Australian musicians and concert promoters say they fear what the future holds if the federal government does not put in place a program to help them obtain event insurance related to the pandemic.
Performers across the country hope to resume performing and touring, as the country moves closer to vaccination targets that would allow COVID restrictions and border controls to ease.
But lingering uncertainty over the need for instant lockdowns or border closures means event planners – from musicians on self-funded pub tours to major festival promoters – can’t get insurance to cover their losses. if a show needs to be canceled.
The uncertainty means shows and tours that might otherwise already be on sale for 2022 are at risk.
On Thursday, promoters, artists and music industry organizations took advantage of a parliamentary hearing to once again call on the federal government to put in place a program that would cover the cost of insurance for events, similar to those in place in Europe and UK.
“Do I want it? No,” singer-songwriter Pete Murray told the Senate committee, which is considering a bill that would create the ploy.
“But do I need it? Yes.
“There is a lot of fear [in the industry]. “
John Watson of the music company Eleven, which manages artists like Midnight Oil and Missy Higgins, said the lack of insurance options was a “market failure” the government needed to step in and fix.
“More and more people are saying it’s too risky to go on tour,” he said.
In a submission to the committee, the Insurance Council of Australia said event insurance for pandemics “is not possible without government involvement”, given the difficulty of pricing risk.
Murray said if a government program meant he could insure his visits against a COVID-related cancellation, “at least we have some sort of assurance that we’re going to get something back.”
Vaccines do not target “quick fixes” for music
Representatives for promoter Fuzzy, which hosts festivals including Listen Out, said large-scale events come with major risks with large expenses and slim margins. Some may take a year to organize.
If the Sydney stage of the Listen Out festival with a capacity of 35,000 people were to be canceled on one day’s notice, for example – as Bluesfest was in March – Fuzzy would lose $ 4 million, said its co-founder Adelle Robinson.
“We went from a healthy business to a loss-making business in 12 months,” said Ming Gan, another co-founder of Fuzzy.
The music industry is trading at a fraction of its usual level and has been decimated in the past 18 months.
The most recent I Lost My Gig poll, released in August, put the number of canceled events in the arts industry at 28,000 since July 1, representing $ 84 million in lost wages.
While more companies will return to the business in the coming weeks across Australia, “an 80% vaccination rate is not a silver bullet for the live music industry,” said Dean Ormston, manager of the music rights organization APRA-AMCOS.
The program “does not work without federal participation”
The federal government has provided targeted support to the music industry during COVID.
This includes $ 200 million through its RISE program, which provides grants to organize events, and $ 40 million for the Support Act, which helps music industry workers facing financial or mental health crises. .
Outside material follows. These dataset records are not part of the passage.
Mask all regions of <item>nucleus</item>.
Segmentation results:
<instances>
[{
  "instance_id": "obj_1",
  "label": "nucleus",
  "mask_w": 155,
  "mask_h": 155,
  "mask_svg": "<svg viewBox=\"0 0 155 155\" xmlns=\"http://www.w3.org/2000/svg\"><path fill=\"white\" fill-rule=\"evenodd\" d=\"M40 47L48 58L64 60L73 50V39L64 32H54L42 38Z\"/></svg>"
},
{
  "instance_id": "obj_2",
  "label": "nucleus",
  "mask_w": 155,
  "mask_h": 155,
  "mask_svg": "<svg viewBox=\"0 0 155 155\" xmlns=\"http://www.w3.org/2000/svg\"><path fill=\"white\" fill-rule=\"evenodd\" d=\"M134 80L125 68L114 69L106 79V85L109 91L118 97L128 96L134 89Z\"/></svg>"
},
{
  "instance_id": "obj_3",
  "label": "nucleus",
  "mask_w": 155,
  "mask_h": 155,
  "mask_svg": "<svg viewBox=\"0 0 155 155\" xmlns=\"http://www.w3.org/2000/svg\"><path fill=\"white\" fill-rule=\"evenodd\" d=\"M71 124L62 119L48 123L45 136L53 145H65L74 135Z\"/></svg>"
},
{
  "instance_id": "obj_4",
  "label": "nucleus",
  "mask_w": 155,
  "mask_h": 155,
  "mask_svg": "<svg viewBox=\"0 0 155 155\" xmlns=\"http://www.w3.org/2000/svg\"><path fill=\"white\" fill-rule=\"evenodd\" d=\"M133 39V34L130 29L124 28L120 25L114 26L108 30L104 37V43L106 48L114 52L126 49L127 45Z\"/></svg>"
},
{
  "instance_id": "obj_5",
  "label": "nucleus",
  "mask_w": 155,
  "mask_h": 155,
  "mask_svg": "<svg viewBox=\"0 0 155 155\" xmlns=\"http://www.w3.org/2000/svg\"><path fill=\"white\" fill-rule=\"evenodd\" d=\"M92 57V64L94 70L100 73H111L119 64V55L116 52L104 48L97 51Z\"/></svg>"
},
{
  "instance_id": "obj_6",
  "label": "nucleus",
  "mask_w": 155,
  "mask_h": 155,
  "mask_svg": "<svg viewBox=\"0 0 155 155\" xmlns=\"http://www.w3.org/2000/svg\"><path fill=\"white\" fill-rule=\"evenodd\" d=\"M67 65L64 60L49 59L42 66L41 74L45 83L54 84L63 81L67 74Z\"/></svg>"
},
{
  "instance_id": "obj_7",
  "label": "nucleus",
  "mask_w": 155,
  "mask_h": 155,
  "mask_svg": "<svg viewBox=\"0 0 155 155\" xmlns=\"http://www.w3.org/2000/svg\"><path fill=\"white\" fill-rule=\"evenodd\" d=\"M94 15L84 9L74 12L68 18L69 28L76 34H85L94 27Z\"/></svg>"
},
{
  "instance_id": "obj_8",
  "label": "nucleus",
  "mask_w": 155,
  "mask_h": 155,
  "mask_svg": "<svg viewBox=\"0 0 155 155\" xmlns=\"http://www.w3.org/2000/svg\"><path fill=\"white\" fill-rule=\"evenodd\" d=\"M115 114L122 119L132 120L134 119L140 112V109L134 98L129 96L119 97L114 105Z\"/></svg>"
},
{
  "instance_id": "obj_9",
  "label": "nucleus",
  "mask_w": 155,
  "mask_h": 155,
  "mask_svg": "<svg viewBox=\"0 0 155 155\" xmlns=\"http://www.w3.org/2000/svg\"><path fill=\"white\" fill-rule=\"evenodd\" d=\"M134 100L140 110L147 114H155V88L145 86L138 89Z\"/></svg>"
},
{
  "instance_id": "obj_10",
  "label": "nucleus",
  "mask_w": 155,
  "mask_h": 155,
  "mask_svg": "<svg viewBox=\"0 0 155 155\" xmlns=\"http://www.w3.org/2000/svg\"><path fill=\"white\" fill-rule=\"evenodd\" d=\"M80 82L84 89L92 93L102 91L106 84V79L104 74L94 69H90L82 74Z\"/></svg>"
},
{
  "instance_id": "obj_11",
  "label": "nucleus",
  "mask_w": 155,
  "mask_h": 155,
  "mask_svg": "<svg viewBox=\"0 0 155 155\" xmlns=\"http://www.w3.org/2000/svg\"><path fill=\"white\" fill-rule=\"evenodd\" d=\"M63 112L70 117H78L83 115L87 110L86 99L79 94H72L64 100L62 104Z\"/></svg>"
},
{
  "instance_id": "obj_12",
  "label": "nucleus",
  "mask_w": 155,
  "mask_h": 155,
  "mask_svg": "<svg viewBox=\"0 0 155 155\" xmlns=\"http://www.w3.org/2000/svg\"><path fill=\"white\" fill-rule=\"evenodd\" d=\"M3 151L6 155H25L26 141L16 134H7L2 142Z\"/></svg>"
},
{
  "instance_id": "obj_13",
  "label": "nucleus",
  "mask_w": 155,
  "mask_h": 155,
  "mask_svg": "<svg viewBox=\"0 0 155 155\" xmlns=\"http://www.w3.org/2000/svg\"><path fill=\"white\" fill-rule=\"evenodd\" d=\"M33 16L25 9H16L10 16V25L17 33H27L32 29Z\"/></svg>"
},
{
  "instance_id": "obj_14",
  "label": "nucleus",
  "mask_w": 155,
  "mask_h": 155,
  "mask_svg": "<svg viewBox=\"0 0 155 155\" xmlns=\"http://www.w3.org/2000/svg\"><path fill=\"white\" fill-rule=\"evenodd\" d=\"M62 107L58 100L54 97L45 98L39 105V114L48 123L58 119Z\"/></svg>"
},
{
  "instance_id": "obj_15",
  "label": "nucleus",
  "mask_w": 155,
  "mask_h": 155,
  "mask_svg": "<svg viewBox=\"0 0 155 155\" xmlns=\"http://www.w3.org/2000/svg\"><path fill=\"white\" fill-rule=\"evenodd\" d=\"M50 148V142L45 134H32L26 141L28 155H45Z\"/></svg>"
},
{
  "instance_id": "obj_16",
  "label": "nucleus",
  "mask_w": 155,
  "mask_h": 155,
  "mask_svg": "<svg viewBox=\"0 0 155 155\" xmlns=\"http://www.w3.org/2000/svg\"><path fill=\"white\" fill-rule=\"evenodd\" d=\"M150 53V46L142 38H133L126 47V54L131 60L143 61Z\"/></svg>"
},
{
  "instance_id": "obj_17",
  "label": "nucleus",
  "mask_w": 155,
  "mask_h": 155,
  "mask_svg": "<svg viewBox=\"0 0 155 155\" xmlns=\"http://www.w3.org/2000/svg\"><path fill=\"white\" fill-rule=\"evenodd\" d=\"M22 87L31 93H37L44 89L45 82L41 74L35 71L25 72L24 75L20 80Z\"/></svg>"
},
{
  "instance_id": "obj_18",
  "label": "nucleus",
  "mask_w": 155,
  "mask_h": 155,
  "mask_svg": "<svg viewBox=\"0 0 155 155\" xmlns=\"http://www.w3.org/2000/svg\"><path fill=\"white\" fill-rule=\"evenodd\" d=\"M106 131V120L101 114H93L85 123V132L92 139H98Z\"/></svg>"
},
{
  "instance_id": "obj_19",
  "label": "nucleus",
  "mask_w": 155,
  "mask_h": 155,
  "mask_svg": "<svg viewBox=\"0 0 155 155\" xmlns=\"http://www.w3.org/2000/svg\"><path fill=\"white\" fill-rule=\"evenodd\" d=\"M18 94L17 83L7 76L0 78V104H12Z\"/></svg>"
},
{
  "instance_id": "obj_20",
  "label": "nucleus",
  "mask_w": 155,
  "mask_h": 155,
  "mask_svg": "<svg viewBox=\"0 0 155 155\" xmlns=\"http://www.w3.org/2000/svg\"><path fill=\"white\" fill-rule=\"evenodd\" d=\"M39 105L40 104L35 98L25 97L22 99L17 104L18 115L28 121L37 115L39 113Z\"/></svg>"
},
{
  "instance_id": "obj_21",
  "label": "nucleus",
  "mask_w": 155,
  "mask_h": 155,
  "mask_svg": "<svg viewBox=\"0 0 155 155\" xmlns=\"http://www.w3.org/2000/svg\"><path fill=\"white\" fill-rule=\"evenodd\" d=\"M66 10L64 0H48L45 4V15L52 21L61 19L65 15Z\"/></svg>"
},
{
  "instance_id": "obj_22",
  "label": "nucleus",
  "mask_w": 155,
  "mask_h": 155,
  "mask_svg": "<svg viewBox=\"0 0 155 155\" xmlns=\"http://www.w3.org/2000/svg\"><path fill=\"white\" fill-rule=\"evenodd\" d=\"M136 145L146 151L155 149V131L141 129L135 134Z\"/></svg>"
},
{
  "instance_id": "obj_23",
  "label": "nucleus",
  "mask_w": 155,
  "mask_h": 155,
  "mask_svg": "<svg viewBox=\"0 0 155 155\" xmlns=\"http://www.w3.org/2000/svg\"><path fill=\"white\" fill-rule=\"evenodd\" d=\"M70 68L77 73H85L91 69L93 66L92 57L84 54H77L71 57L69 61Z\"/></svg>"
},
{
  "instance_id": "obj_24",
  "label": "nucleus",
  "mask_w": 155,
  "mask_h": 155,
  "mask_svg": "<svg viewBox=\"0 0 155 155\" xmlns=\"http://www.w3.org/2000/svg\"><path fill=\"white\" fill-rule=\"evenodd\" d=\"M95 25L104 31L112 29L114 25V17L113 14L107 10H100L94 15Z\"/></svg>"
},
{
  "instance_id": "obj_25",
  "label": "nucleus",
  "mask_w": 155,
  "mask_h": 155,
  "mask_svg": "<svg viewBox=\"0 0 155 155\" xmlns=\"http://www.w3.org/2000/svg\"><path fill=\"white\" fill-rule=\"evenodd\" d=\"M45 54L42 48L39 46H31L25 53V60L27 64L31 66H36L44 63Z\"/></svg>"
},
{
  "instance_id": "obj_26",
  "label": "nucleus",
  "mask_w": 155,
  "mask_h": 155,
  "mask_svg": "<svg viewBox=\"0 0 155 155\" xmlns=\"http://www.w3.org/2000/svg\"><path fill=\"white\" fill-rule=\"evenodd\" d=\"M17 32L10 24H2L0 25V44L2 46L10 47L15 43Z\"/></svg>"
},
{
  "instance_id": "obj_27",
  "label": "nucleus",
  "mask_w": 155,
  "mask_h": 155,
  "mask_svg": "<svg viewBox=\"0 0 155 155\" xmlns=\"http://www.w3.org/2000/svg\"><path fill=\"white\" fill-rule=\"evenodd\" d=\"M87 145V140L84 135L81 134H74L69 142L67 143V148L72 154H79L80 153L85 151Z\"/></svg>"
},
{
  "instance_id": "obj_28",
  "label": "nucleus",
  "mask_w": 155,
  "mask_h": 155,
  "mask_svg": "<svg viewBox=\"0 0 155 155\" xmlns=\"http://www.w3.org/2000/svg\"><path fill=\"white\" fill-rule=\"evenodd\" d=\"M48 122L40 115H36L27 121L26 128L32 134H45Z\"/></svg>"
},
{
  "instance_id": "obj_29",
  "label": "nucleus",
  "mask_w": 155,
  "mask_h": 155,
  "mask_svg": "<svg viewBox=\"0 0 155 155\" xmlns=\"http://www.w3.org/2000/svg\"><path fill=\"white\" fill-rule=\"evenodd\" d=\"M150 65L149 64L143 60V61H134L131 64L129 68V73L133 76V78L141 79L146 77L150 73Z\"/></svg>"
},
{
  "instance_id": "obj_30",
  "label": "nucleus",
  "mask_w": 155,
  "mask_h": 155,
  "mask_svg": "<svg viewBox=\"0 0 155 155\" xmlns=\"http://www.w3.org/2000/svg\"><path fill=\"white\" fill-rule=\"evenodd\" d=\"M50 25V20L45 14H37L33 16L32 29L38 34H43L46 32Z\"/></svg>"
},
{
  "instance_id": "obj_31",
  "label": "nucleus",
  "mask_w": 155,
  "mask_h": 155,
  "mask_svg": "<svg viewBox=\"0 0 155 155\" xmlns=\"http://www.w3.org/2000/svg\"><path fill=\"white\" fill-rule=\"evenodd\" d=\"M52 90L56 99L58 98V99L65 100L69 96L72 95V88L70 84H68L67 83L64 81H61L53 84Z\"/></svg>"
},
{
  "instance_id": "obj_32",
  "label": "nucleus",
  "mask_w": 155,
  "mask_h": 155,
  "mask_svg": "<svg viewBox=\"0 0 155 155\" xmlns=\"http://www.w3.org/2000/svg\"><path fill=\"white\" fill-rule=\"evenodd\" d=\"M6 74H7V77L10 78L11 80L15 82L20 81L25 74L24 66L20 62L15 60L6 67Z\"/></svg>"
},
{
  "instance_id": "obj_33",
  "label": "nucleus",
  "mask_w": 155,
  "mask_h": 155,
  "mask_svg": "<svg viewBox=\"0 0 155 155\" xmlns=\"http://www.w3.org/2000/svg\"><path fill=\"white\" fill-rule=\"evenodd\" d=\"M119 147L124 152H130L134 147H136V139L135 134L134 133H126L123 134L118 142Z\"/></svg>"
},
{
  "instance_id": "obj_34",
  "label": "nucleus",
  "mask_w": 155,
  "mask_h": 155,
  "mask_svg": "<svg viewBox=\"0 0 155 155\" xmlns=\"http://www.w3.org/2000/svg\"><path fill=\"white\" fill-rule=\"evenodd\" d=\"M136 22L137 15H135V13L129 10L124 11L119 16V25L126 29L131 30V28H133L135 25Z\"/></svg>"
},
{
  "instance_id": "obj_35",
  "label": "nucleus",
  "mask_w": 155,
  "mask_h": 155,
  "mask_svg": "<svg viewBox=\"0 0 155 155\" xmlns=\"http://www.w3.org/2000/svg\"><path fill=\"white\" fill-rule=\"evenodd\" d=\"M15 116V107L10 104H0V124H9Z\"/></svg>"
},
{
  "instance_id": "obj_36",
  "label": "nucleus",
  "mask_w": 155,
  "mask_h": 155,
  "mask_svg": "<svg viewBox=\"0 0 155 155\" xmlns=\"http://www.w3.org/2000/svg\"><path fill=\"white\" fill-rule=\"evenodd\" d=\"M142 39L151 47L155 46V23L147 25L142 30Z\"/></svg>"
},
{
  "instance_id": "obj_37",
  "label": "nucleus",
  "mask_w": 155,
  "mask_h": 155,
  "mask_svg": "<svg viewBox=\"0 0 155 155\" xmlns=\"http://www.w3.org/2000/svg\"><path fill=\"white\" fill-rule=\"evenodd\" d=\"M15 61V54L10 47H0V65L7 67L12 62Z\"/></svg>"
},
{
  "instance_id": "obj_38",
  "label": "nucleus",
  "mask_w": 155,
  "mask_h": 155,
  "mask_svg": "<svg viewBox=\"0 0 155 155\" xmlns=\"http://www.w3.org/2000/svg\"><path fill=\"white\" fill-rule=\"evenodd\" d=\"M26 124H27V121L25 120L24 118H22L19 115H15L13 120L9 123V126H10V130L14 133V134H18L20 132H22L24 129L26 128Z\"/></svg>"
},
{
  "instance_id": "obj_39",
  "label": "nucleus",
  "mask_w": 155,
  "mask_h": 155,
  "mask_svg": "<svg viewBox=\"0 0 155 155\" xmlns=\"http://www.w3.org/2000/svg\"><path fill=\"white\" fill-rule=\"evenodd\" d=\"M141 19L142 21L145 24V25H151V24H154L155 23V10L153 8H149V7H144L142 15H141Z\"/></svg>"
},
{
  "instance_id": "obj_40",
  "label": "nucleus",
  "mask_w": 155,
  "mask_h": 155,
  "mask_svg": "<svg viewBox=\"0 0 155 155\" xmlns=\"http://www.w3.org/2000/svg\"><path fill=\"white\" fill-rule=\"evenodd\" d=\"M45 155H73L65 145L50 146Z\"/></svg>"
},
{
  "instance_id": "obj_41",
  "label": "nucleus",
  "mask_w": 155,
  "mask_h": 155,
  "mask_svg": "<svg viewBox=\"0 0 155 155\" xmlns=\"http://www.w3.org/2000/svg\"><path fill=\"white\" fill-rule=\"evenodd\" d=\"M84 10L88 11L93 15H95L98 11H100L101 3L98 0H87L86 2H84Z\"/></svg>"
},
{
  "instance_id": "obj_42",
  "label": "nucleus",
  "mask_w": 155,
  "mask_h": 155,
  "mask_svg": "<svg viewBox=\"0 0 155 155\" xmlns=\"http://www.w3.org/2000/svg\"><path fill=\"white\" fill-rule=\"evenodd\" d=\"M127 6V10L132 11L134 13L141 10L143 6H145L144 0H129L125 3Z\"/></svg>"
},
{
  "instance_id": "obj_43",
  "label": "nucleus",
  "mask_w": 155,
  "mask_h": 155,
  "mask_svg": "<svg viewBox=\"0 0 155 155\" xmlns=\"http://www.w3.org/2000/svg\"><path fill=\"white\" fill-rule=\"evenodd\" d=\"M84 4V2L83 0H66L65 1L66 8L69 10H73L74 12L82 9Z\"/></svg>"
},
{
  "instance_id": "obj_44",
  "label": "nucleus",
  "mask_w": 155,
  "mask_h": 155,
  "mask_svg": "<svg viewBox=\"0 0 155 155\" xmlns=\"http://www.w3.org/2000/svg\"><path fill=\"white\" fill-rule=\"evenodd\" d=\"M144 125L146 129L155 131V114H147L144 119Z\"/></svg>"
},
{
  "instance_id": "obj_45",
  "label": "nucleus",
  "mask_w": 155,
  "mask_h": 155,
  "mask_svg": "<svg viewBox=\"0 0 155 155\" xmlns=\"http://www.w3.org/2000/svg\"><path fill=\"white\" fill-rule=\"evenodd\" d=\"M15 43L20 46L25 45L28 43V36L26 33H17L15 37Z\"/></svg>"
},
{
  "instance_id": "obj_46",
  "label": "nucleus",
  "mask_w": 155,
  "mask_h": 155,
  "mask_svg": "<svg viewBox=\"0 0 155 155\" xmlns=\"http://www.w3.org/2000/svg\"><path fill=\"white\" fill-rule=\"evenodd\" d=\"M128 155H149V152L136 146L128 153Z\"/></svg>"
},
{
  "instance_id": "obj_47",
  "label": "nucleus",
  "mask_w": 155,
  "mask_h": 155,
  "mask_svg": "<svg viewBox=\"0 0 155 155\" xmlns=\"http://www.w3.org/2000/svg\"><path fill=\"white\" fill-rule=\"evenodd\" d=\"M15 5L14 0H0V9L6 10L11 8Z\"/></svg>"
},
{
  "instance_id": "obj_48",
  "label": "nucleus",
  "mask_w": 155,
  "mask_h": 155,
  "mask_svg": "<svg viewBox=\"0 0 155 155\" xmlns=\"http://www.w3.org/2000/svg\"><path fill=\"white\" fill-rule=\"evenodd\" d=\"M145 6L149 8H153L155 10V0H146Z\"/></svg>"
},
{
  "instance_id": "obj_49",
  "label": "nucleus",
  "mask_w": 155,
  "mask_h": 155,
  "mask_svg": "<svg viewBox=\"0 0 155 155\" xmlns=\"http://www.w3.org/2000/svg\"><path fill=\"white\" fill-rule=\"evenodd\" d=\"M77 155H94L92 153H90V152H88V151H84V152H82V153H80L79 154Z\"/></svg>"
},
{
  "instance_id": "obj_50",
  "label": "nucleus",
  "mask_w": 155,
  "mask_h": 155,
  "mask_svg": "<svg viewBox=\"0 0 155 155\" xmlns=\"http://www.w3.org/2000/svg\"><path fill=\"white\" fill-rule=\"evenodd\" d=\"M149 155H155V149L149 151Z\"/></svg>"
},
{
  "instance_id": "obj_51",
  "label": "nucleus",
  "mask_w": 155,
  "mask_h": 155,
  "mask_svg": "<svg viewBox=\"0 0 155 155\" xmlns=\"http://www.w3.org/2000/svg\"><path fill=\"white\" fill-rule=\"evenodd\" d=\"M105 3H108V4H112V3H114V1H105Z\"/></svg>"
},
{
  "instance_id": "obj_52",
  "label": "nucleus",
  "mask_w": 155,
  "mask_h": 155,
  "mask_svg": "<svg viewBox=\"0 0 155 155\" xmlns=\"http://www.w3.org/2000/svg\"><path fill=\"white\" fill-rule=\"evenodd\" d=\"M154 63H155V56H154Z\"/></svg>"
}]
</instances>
“We have had feedback from the industry that the RISE fund is coming to market” and is providing the confidence to move forward, said Dr Stephen Arnott, Acting Assistant Secretary for the Creative Economy and the Arts at the Ministry of Infrastructure, Transport, Regional Development and Communications.
But the government has repeatedly said that since states and territories are the ones that introduce containment measures and border closures, they should be responsible for putting in place any insurance scheme.
The federal government set up a $ 50 million Temporary Interruption Fund (TIF) for the film and television industry, which Dr. Arnott says has helped 69 projects secure funding by offering investors a certitude.
None of the projects had to use the money, which can be claimed if a production is affected by a case of COVID among key personnel.
During the hearing, Labor Senator Nita Green insisted to Dr Arnott as to why the screen sector initiative was different from what the music industry was calling for.
“People who contract COVID are beyond anyone’s control,” said Dr. Arnott.
“State foreclosure and reduction of site capacity is a state matter… it’s a different issue. “
He said the TIF did not cover losses if productions were to stop due to a state foreclosure.
Tasmania and Western Australia have established their own state underwriting programs for the performing arts industry.
But figures from the music industry told the committee that they were limited and that given the cross-border nature of the work, a national approach was needed.
Australian Festival Association chief executive Julia Robinson said a state lockdown could halt plans in other states if group members couldn’t be sure they could return home without a stake. in quarantine.
The committee is due to report on the bill, introduced by Green Senator Sarah Hanson-Young, by Nov. 3 before it is voted on.